No matter what kind of demand planning solution was used, forecasting accuracy dropped. But if there was any silver lining it was that companies that made use of planning systems that combined demand sensing – the use of multiple, real-time signals (like sales in a particular store or shipments from a retailer’s warehouses to their stores) – and machine learning, had significantly less error. Demand sensing solutions, as defined in this report, produce daily forecasts that reflect current market realities, so it should not be surprising these forecasting solutions perform better when uncertainty increases.

Service Plummets to Historic Lows in the Groceries

During the onset of the pandemic – the months after March when nations were locking down their borders – service dropped to 83%. That is an all-time low. For multinational consumer goods and food & beverage companies, service is typically 99%. Service is calculated as the difference between orders and shipments, divided by shipments. In other words, if manufacturers cannot deliver everything that retailers are ordering, then there is a service failure.

By June, service levels had bounced back to 86%. For the rest of 2020, service levels stayed at 86%. While that was an improvement, it was still much worse than the historic baseline 99% service levels. Not surprisingly, safety stock – inventory buffers used to protect against demand variability and supply disruptions – increased by 4% to deal with the volatility caused by the pandemic.

Despite Service Disruptions, Revenues Grew

For the most part, the companies participating in this study manufacture goods that end up in grocery stores.
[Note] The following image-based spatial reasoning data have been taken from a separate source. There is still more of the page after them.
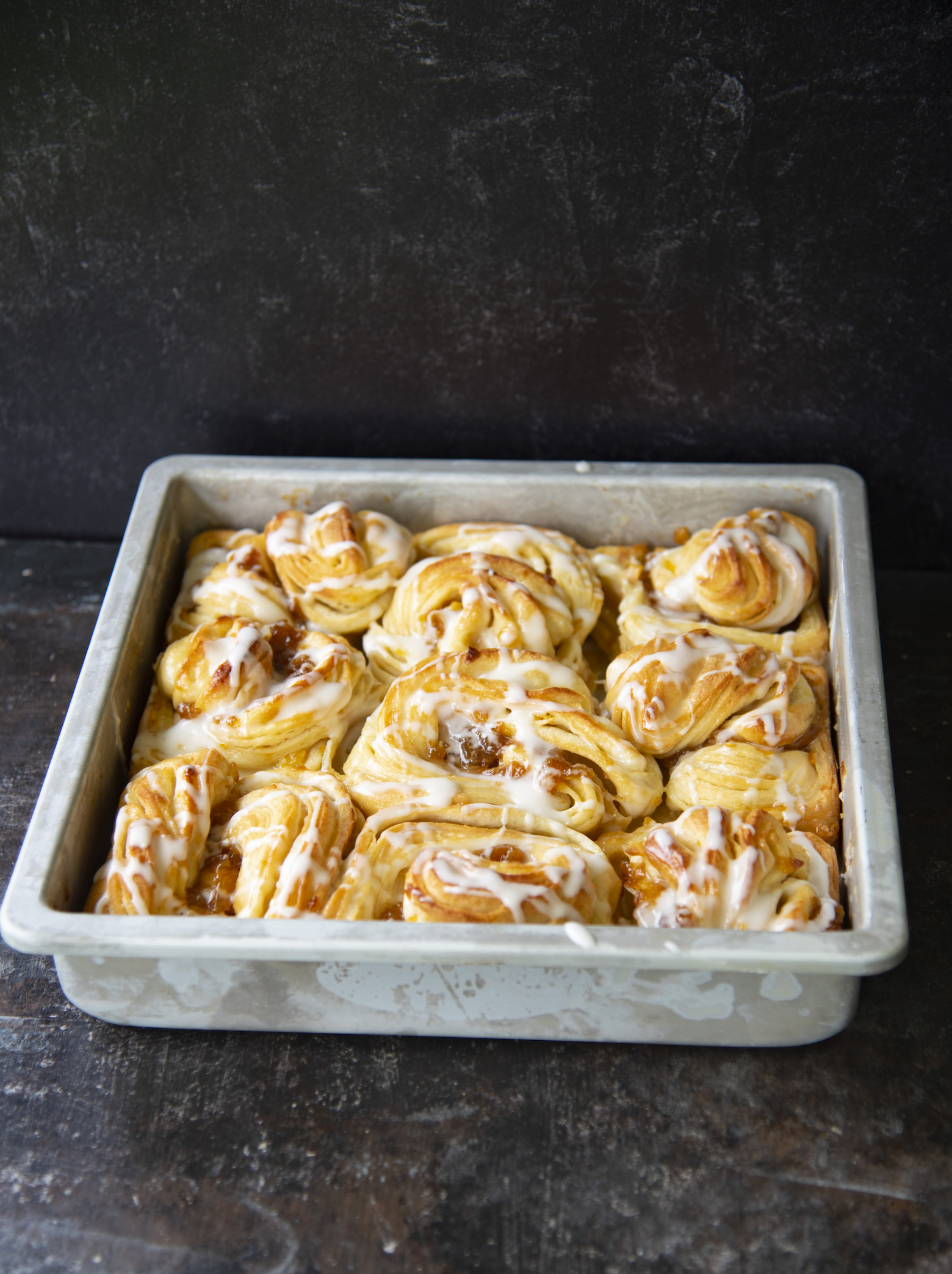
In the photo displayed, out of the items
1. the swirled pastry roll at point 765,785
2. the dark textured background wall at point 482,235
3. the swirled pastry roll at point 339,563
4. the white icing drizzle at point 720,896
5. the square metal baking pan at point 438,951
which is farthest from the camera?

Because many consumers began working at home and greatly curtailed dining out and traveling, demand for grocery goods soared. The result was the largest sales growth in the ten-year history of this study. However, there were unrealized revenue opportunities for the manufacturers. Sales could have been even higher if service had been better. The math is simple, a 13% reduction in service over the course of a year translates to a 13% drop in sales.

The multinationals participating in this study also took steps to maximize revenues during a very difficult operating environment. Service for fast movers – the products that are their key money makers – would have been even worse if not for a shift in strategy. There was a shift from “’growth through innovation’ to ‘growth through efficiency.’ Historically, manufacturers of fast-moving consumer goods stimulate demand through a steady stream of introductions, with roughly one-third of items being replaced each year. 2020 was different. It was a time of need, and demand for essential goods was high. The challenge for companies was less about creating new demand than filling orders for existing demand. In response, manufacturers adopted strategies to maximize production efficiencies, cutting the rate of introductions in half to focus on existing products trusted by consumers. Furthermore, priority shifted to higher-volume items to reduce changeovers and maximize output. The rapid change in strategy to focus on efficiency and assure supply in this time of need reflects strong corporate commitment to social responsibility.”

Final Thoughts

Supply chain management is not getting any easier. Executives will have to deal with supply chain turmoil caused by new virus variants, global warming, increasing geopolitical pressures, the rise of populism, cyber-attacks, terrorism, or other yet unknown crises.

Understanding what happened during the pandemic helps leaders prepare for other large-scale disruptions in the future. Metrics – like forecastability, extreme undersell error, extreme oversell error, or forecast value-added – help a company understand how their supply chain performed during the single largest disruption in modern history. Understanding these inventory and forecasting metrics, and what moves them, can help companies serve their customers better while incurring lower costs or higher revenues.